Different Types of Rock Climbing Explained
Rock climbing is an outdoor activity that entails scaling up vertical rock faces using one's hands and feet. It is done using specialized climbing equipment and requires knowledge of basic climbing skills and techniques. People practice rock climbing for recreation and competition reasons whilst others embrace it as a lifestyle.
It is likely to find people using the term rock climbing interchangeably with hiking and mountaineering as if they are synonyms. Even though these outdoor activities all take place in the mountains and basically entail ascension, they have some fundamental differences in the skill set, types of gear, physical demands and terrain each activity requires. It is therefore important to understand the difference between rock climbing, hiking and mountaineering.
Rock climbing has a rich language of terms to describe one’s experience of climbing the rock and knowledge of the basic rock-climbing terminology is fundamental to ensuring one does not get lost in jargon.
There are different types of rock climbing; each with its own particular techniques and equipment. Some types of rock climbing activities are carried out with ropes to help manage the risks and others are done without ropes. Let’s explore!
Rock Climbing With Ropes
In these rock climbing activities, the climber is tied to a rope controlled by another person (the belayer). The belayer uses the rope to catch the climber on the other end in case of a fall or a slip.
Traditional (trad) Climbing
Trad climbing is a form of rock climbing where the lead climber places removable protection such as cams and nuts in crack in the rock surface as they go up the climb. The placed protection is removed by the climber’s partner as they follow and remove the protection while they are 'seconding' the route.
A form of rock climbing where the climber clips quickdraws to pre-installed bolts for protection as they ascend. Permanent bolted anchors are also fixed to the rock for protection. This type of climbing emphasizes gymnastic movement, difficulty, and safety.
This type of climbing involves climbing on snow or ice. It is very gear intensive as the climber relies exclusively on specialized ice climbing equipment to ascend steep ice and frozen waterfalls.
A style of climbing in which the climber is securely attached to a rope which then passes up, through an anchor system at the top of the route, and down to a belayer positioned at the foot of the climb. A top-rope route is set up by a climber either leading a sport or trad route from the base or by scrambling around from the side to the top of a cliff to set up an anchor where the rope is then secured.
A form of climbing where the climber ascends without a partner but with the use of ropes and equipment.
In this type of climbing, a climber ascends rock faces by standing on or pulling themselves upward using devices attached to fixed or temporary protection, rather than using their hands or feet on the features on the rock itself. Aid climbing is the opposite of free climbing.
A style of climbing in which a climber uses only their body power to climb. It’s different from free solo climbing in that the climber is tied to a rope with a belay partner holding the other end of that rope. Rope is used only for safety and is not relied upon for upward progress. Any devices such as quickdraws are only used as a protection in case of a fall. Sport climbing and traditional, or “trad,” climbing and top rope climbing are forms of free climbing.
Rock Climbing Without Ropes
These are rock climbing activities where the climber is not tied to a rope for safety.
A form of ropeless climbing on small rock formations and boulders that are close to the ground and low enough to fall from safely.
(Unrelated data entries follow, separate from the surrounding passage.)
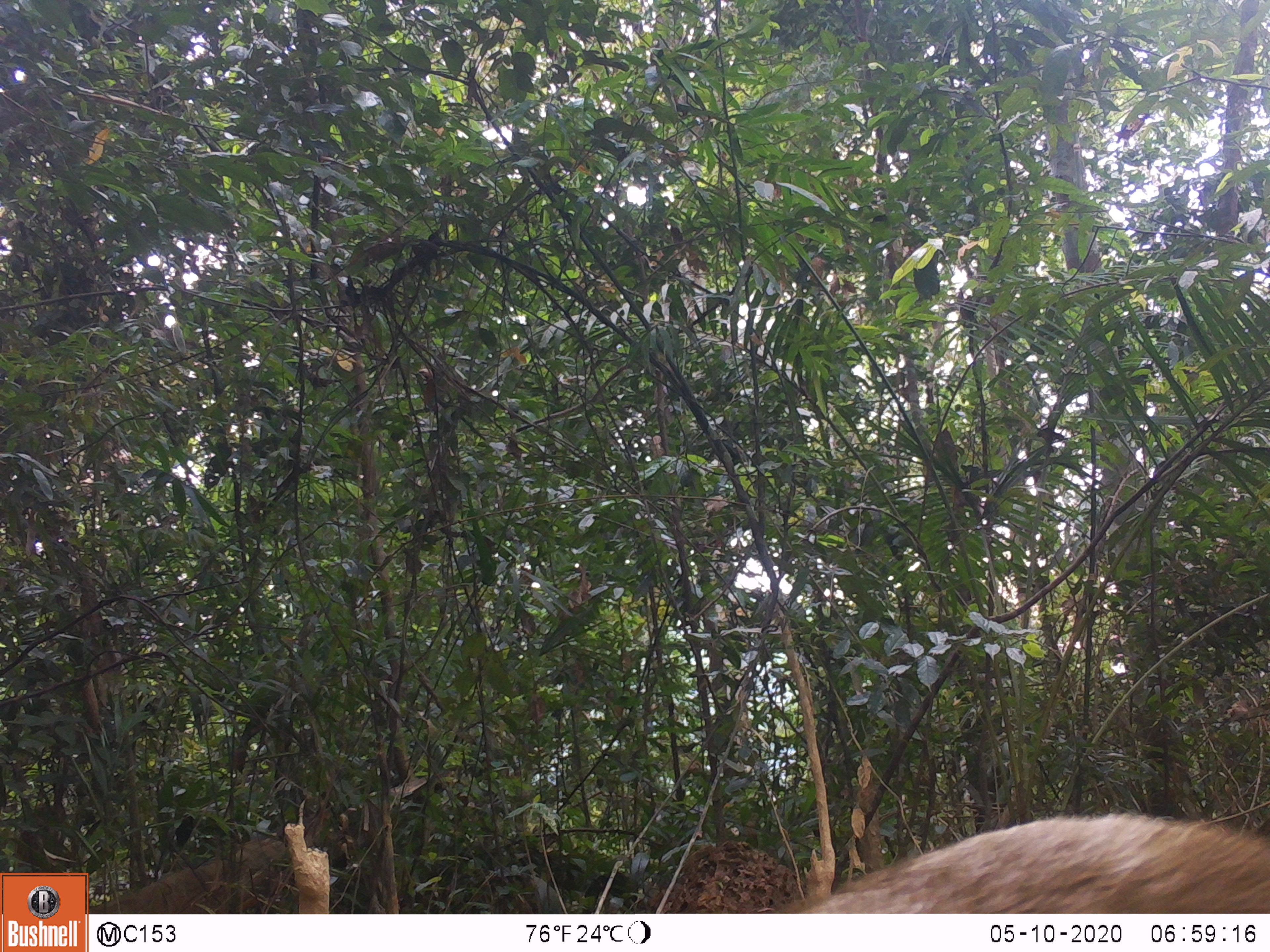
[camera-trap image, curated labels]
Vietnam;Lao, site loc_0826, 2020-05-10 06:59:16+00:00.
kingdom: Animalia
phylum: Chordata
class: Mammalia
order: Artiodactyla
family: Suidae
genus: Sus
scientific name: Sus scrofa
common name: eurasian wild pig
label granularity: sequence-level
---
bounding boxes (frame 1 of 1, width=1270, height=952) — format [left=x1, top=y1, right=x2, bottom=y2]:
eurasian wild pig: [left=805, top=812, right=1270, bottom=913]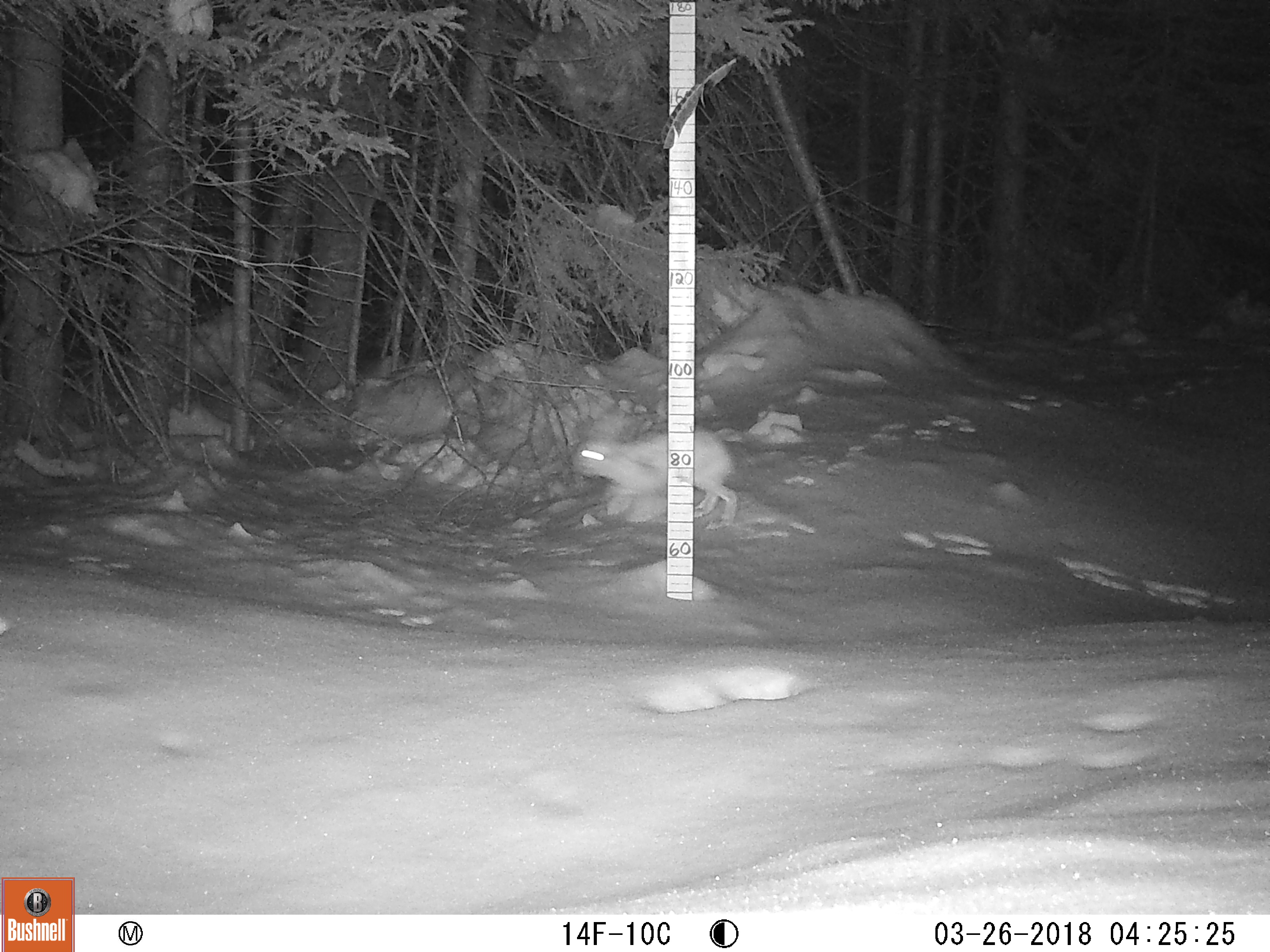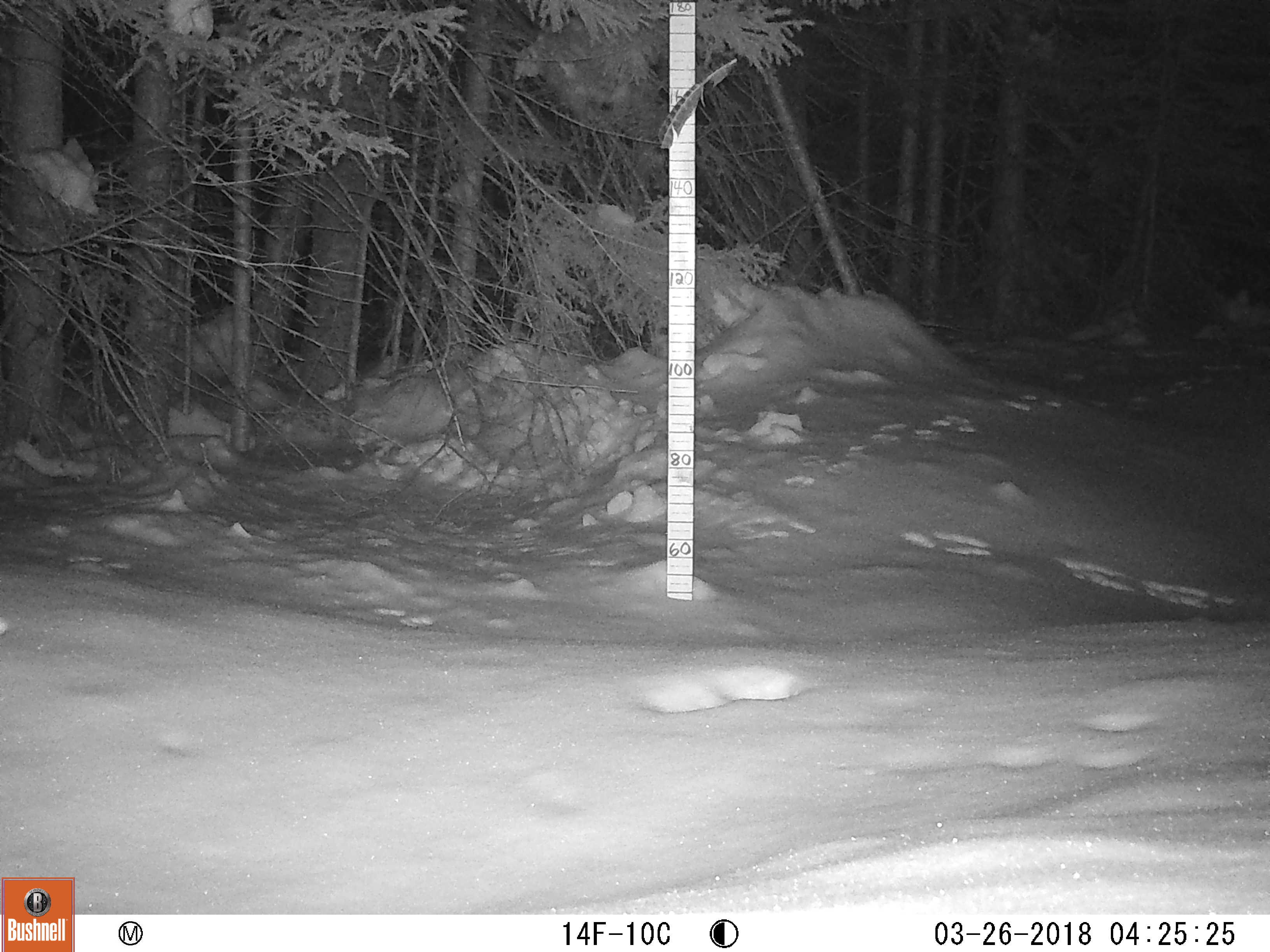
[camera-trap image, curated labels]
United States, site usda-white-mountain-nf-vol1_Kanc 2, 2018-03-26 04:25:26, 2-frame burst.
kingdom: Animalia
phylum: Chordata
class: Mammalia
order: Lagomorpha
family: Leporidae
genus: Lepus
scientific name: Lepus americanus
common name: snowshoe hare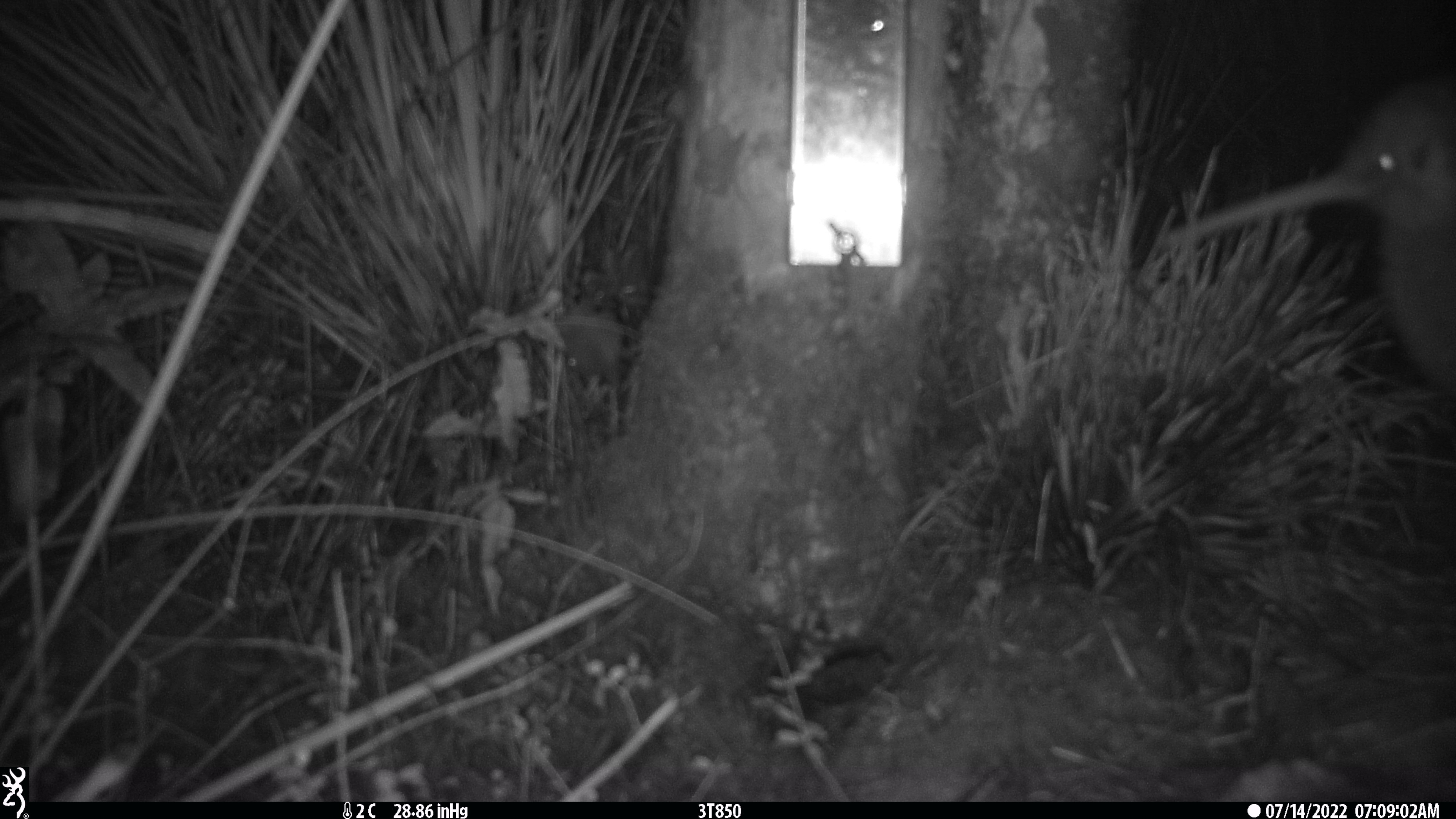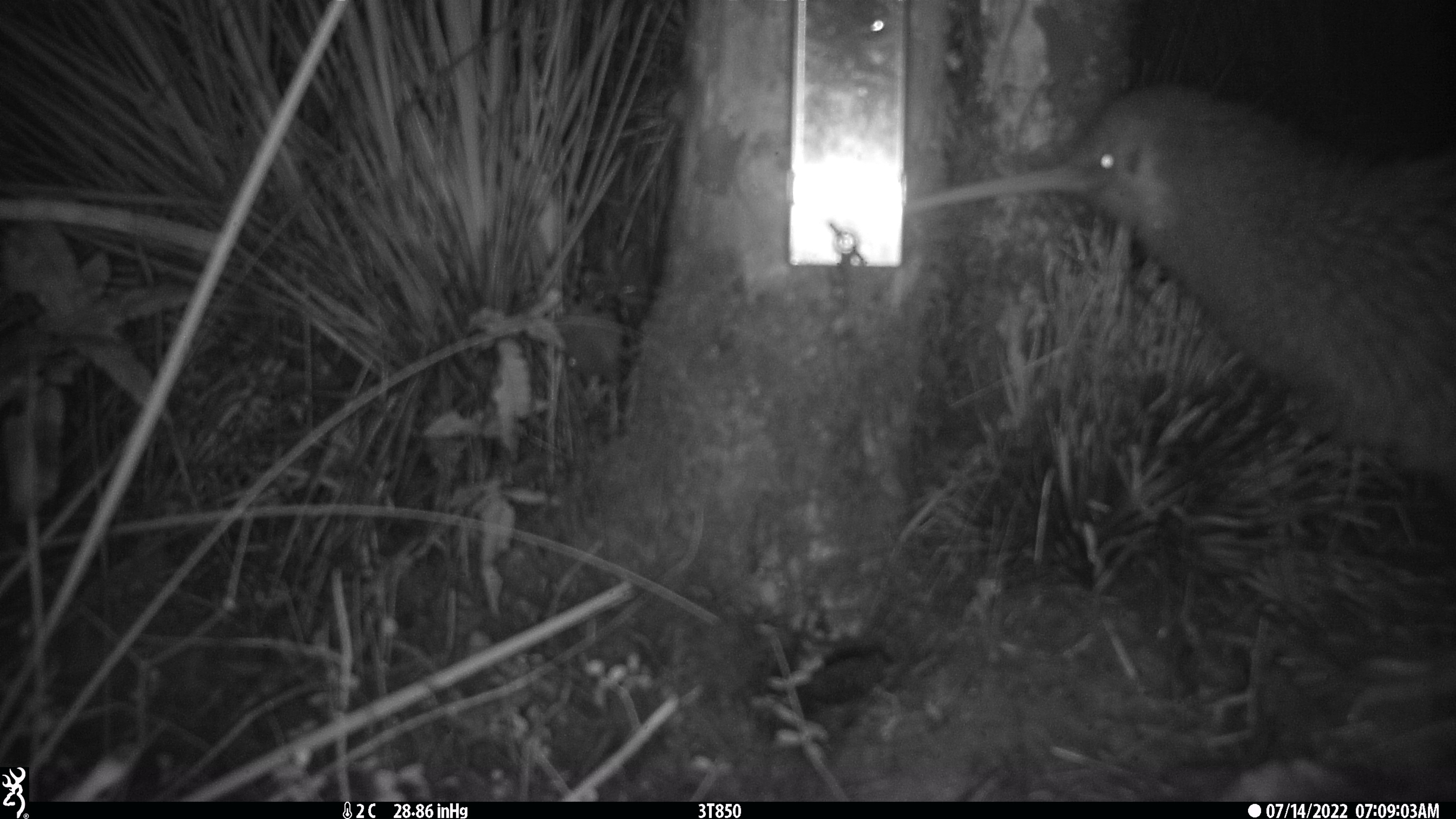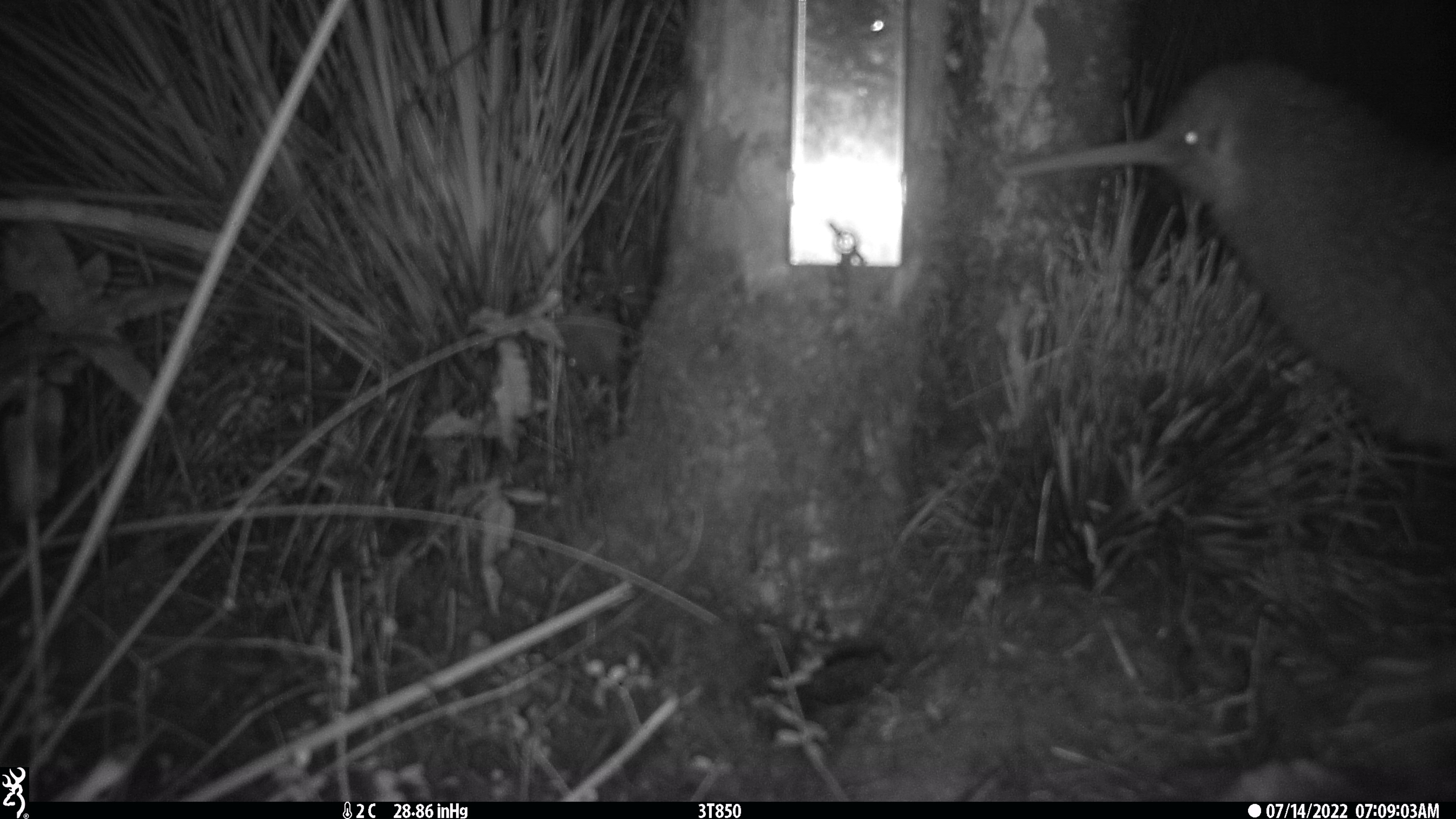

Bouldering routes are called boulder problems. Boulderers usually place padded mats/ crash pads on the ground below the problems to reduce impact and provide a safer landing if the climber falls or jumps down from atop the problem. Bouldering problems are usually topped out.
Highball bouldering is climbing of high, dangerous bouldering problems that often involves a no-fall zone.
Free Solo Climbing
This refers to a type of climbing of routes that is done alone with only your hands and feet using minimal gear like rock shoes, chalk, and a chalk bag; and without rope or other climbing equipment. The climber solely relies on their climbing skills to ascend the rock face. This type of climbing is very high risk and a climber is most likely to die if they fall.
Deep Water Soloing
This is a form of ropeless climbing that is performed above a deep body of water with no partner or protection. In the event of a fall or upon finishing the route, the climber drops into the water.
Arguably, indoor climbing is not rock climbing per se given that you are climbing on plastic as opposed to rock. Unlike rock climbing which takes place outdoors on natural rock, indoor climbing takes place on artificial indoor climbing walls where handholds and footholds are preplaced. Indoor climbing walls are typically the rock climbers’ training grounds.
The following types of rock climbing are practiced on artificial walls:
Deep water solo climbing (done on artificial walls built over a swimming pool)
A style of climbing a route where the only thing that matters is how fast you climb. It is more popular in climbing competitions where the ascent of a standard route is timed.
This is a competitive form of climbing done on artificial structures and climbing walls. This type of climbing is in the Olympics as Sport Climbing and it is undertaken in three categories: speed climbing, bouldering and lead climbing.